> _TEXTO MOSTRADO_:
####

Para sobrevivir debe adaptarse a los cambios constantes, y éstos no son precisamente favorables: cada vez que se decide a hacer algo obtiene resultados pésimos, y sus consecuencias lo ubican en una situación aun peor que la anterior. Es interesante cómo una enfermedad que contrae (que en cualquier otra película sería una sentencia de muerte) aquí es sólo presentada como una transición más, en la que desarrolla los anticuerpos necesarios para continuar con su existencia. Este cambio perpetuo refiere a esa cualidad de los seres vivos, y en particular de los humanos, a la que se echa mano permanentemente: la capacidad de adaptación. A pesar de que nos aferremos a una falsa ilusión de estabilidad, el declive es inevitable para todos; la inercia consiste en alcanzar un equilibrio temporal, adaptándonos a las nuevas condiciones.

####

> _MATERIAL PROPORCIONADO_:
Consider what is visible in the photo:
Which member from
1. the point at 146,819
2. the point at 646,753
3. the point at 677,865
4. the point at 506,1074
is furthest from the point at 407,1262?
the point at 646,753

####

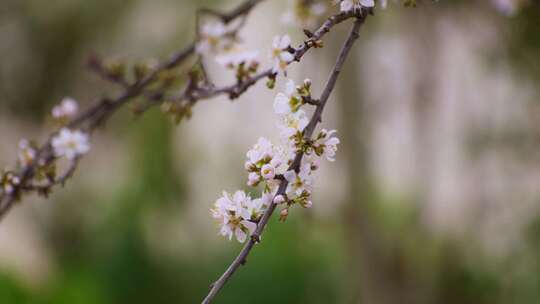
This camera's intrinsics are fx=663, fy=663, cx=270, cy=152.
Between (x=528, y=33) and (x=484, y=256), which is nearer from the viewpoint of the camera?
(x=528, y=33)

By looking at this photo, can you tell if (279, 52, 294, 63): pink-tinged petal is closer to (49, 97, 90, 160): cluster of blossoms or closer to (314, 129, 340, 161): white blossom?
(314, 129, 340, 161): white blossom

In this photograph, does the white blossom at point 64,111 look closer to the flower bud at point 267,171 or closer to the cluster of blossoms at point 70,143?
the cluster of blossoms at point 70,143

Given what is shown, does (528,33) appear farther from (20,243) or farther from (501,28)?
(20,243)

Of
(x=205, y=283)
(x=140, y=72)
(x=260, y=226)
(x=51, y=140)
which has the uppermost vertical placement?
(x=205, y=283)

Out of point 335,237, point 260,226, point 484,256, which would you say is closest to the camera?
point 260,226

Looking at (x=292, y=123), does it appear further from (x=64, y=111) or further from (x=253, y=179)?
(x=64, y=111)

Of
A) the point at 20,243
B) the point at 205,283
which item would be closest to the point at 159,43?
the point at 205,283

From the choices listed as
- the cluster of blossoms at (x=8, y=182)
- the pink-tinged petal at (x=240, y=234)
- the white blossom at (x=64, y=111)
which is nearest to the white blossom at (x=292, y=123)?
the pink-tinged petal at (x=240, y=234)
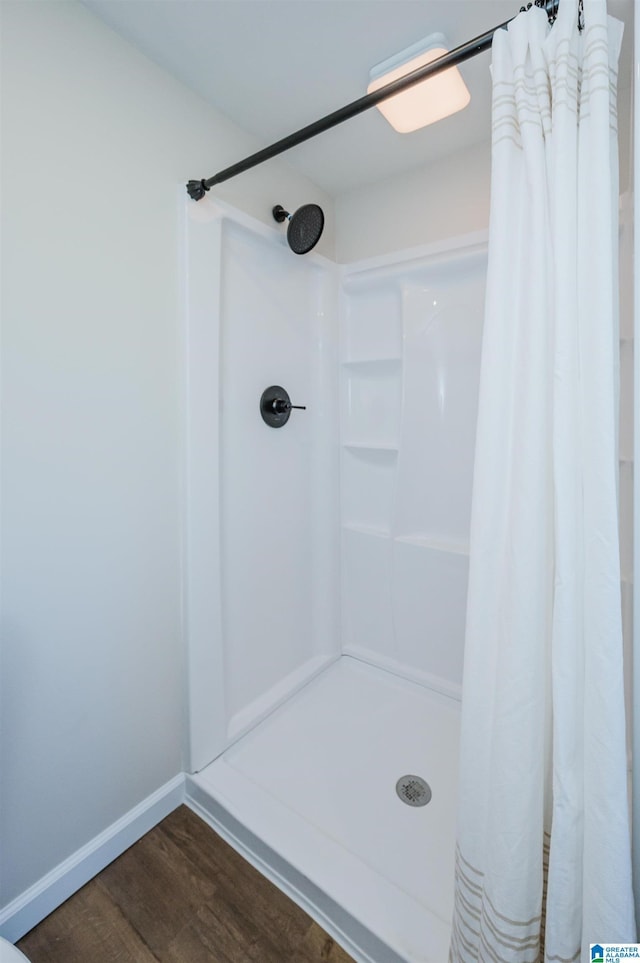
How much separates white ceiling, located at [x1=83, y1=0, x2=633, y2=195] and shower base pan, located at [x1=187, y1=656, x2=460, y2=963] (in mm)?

####

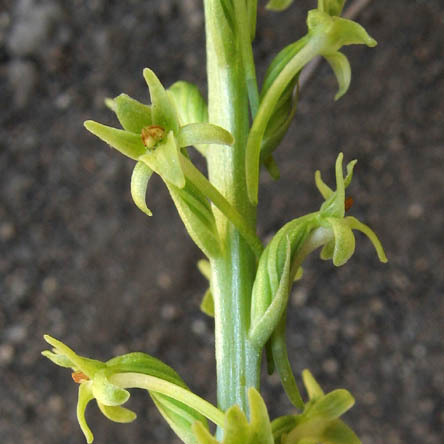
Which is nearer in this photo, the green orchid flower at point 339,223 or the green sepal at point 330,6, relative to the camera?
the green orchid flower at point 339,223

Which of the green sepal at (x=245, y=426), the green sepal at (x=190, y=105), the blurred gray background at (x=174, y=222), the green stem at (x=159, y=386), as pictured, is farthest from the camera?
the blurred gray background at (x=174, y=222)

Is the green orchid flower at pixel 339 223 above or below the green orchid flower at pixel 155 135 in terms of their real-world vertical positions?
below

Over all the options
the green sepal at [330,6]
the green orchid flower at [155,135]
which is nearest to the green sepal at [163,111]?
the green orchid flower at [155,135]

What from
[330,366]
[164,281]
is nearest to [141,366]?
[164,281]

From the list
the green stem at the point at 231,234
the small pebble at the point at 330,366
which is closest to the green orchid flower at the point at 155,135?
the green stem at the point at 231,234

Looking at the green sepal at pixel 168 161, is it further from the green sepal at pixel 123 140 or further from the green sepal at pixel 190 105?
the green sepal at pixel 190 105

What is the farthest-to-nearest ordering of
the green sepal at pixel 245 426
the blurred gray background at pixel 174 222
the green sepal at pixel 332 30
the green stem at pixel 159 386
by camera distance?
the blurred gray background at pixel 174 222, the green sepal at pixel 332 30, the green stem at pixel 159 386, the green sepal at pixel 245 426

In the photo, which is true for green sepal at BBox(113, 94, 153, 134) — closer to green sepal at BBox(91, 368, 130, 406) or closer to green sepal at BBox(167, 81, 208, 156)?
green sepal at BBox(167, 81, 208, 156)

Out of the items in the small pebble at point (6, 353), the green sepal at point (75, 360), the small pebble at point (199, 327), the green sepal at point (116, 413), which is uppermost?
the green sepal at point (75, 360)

####

> _CONSIGNA_: Cita literalmente el pasaje del texto mostrado que empieza en las palabras "Para sobrevivir debe" y termina después de "las nuevas condiciones.". El material no tiene relación con el texto mostrado.

> _RESPUESTA_:
Para sobrevivir debe adaptarse a los cambios constantes, y éstos no son precisamente favorables: cada vez que se decide a hacer algo obtiene resultados pésimos, y sus consecuencias lo ubican en una situación aun peor que la anterior. Es interesante cómo una enfermedad que contrae (que en cualquier otra película sería una sentencia de muerte) aquí es sólo presentada como una transición más, en la que desarrolla los anticuerpos necesarios para continuar con su existencia. Este cambio perpetuo refiere a esa cualidad de los seres vivos, y en particular de los humanos, a la que se echa mano permanentemente: la capacidad de adaptación. A pesar de que nos aferremos a una falsa ilusión de estabilidad, el declive es inevitable para todos; la inercia consiste en alcanzar un equilibrio temporal, adaptándonos a las nuevas condiciones.